Nos olhos, como é possível ver a Pátria? O ar poluído, os rios secando, os bichos morrendo, as cidades sufocantes, os serviços precários, a saúde periclitante, os governantes obtusos, onde é possível ver a Pátria?

E por que Pátria? Em um país onde três crianças ou adolescentes são abusadas sexualmente por hora, quem quer Pátria? Prefiro minha mãe, mulher, Mátria que me pariu, alma protetora.

Em 1888, o artista Pedro Américo terminou de pintar o quadro mais famoso sobre a Independência, por encomenda do imperador D. Pedro II, que queria dar uma melhorada na imagem da família real e lembrar que fora seu pai quem a proclamou.

O quadro ficou pronto no mesmo ano da abolição - depois de 66 anos de escravidão fiadas pelo poder dos imperadores pai e filho -  e um ano antes da República, que também é comemorada, mas sem o mesmo brilho oficial do 7 de setembro.

Pedro Américo estava em Florença e ele mesmo confessou que não havia como comparar o que aconteceu com o que ele pintou, porque muito tempo já havia passado e, oras, o artista pode exercer a sua criatividade como quiser.

Mas o que Pedro Américo nunca soube é que ele pintou um quadro da Independência do Brasil do futuro, do século XXI.

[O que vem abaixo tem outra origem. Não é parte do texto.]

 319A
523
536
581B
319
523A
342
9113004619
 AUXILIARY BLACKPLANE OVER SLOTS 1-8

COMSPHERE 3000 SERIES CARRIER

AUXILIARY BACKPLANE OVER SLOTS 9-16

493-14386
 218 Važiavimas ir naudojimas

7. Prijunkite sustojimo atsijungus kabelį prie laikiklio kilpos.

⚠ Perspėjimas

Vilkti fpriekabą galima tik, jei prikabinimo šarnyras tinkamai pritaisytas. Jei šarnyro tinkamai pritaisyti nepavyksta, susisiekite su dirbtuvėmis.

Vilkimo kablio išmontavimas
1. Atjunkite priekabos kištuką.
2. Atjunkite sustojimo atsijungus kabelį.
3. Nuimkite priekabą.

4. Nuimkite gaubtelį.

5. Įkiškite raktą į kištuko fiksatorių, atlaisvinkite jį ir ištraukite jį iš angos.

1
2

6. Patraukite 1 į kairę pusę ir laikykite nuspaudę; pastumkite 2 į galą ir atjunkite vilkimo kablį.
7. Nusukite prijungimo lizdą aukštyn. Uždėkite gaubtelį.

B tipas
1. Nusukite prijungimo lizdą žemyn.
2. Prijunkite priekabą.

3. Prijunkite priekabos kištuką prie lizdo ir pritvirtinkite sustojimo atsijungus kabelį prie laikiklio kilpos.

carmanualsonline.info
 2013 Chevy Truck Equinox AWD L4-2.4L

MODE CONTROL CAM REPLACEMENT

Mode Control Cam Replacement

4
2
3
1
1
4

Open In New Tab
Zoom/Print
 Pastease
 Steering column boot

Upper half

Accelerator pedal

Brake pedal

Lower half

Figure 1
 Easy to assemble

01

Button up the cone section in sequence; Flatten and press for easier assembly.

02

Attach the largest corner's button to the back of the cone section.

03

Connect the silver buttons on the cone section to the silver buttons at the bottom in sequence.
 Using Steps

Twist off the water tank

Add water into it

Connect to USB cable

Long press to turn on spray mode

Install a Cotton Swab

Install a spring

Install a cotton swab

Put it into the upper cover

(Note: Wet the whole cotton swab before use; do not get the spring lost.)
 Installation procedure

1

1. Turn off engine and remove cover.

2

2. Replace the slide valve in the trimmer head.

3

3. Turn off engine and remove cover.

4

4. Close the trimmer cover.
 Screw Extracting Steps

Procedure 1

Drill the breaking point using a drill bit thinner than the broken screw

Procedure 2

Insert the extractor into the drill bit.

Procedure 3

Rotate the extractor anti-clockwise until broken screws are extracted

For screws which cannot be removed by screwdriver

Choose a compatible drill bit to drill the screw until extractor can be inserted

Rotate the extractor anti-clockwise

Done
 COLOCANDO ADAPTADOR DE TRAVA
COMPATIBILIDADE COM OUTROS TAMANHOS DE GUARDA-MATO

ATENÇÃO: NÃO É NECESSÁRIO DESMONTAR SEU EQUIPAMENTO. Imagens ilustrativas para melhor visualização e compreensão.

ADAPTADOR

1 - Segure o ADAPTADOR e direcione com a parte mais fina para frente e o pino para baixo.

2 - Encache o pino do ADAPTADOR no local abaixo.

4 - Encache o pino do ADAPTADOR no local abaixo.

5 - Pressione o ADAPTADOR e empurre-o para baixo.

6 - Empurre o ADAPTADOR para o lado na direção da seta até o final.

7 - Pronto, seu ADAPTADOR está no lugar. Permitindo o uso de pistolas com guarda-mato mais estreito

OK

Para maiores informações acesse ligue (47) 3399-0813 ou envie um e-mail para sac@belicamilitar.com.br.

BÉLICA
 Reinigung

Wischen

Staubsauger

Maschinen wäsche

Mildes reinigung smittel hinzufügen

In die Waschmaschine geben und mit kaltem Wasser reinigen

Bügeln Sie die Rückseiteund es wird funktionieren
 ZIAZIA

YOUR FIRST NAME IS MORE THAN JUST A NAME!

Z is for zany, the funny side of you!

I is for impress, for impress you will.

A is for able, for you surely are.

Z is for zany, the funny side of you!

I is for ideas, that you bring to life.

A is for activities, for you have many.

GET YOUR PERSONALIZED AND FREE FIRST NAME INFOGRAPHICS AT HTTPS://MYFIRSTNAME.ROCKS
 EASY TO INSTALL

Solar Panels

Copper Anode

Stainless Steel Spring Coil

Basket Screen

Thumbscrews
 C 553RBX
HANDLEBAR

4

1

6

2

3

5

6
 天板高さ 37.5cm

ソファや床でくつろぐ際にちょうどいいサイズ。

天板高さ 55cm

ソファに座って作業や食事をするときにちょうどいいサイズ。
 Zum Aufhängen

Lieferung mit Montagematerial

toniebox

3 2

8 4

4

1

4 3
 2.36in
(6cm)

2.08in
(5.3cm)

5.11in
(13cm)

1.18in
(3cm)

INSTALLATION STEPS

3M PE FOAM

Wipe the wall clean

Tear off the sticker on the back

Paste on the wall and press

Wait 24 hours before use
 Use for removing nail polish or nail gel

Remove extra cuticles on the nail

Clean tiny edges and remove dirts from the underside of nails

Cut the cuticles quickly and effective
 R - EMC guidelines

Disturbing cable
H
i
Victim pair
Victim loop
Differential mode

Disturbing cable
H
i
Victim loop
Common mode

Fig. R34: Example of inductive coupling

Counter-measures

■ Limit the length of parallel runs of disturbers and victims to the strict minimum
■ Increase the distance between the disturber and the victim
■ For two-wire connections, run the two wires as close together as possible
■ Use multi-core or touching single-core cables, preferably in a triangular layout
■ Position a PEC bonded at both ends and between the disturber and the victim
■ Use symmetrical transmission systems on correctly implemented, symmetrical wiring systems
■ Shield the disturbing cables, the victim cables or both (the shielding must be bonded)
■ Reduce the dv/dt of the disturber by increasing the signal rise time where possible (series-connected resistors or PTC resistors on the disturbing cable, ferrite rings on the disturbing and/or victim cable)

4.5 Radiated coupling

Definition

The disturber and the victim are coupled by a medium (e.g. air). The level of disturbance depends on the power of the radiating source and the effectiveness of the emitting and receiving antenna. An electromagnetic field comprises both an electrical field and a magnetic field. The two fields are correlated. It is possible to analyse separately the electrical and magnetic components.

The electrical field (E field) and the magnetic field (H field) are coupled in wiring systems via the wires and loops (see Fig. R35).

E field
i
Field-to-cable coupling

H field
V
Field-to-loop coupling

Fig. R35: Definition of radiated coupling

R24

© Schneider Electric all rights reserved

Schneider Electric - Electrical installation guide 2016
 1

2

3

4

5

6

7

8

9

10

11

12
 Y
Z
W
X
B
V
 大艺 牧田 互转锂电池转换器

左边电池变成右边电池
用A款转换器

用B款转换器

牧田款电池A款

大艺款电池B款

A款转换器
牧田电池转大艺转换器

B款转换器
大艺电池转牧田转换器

Um quadro ultra-realista, de uma honestidade ímpar. Isso se revela quando olhamos para o canto esquerdo (eu diria, na extrema esquerda, mas não tanto) do quadro, onde aparece um homem com a roupa em frangalhos, o dorso nu, os pés descalços, virando o rosto para ver do que se tratava aquela gritaria que assomava às suas costas.

Observem que ele vinha passando, não fazia parte da paisagem, pois ele não é e nunca foi independente e não estava nos planos da independência dos que brandiam suas espadas para o nada, como crianças pançudas que brincam de mocinho e bandido.

O homem pobre era, provavelmente, um cumpridor de ordens e carregava toras de madeira no carro de boi que provavelmente não era seu.

Aliás, observem a paisagem desolada de natureza ali no fundo do quadro. Só na direita, escondidinha, vê-se umas bananeiras e umas arvorezinhas.

O quadro de Pedro Américo é o melhor retrato do Brasil de hoje. Enquanto os governantes em uniformes luzidios, cheios de medalhas de batalhas nunca travadas, lançam perdigotos ao léu falando em povo pra lá e povo pra cá, o povo, esse incauto, puxa seu carro de bois, como a pedra de Sísifo, sem projeto e sem horizonte.

“Independência ou morte” é o nome do quadro. “Grito do Ipiranga” foi como ficou conhecido. Faz sentido. É o que se pode dizer dele. Eu o chamo de “O homem do carro de boi”. É o que vejo de mais verdadeiro nele.

* Daniel Medeiros é doutor em Educação Histórica e professor no Curso Positivo.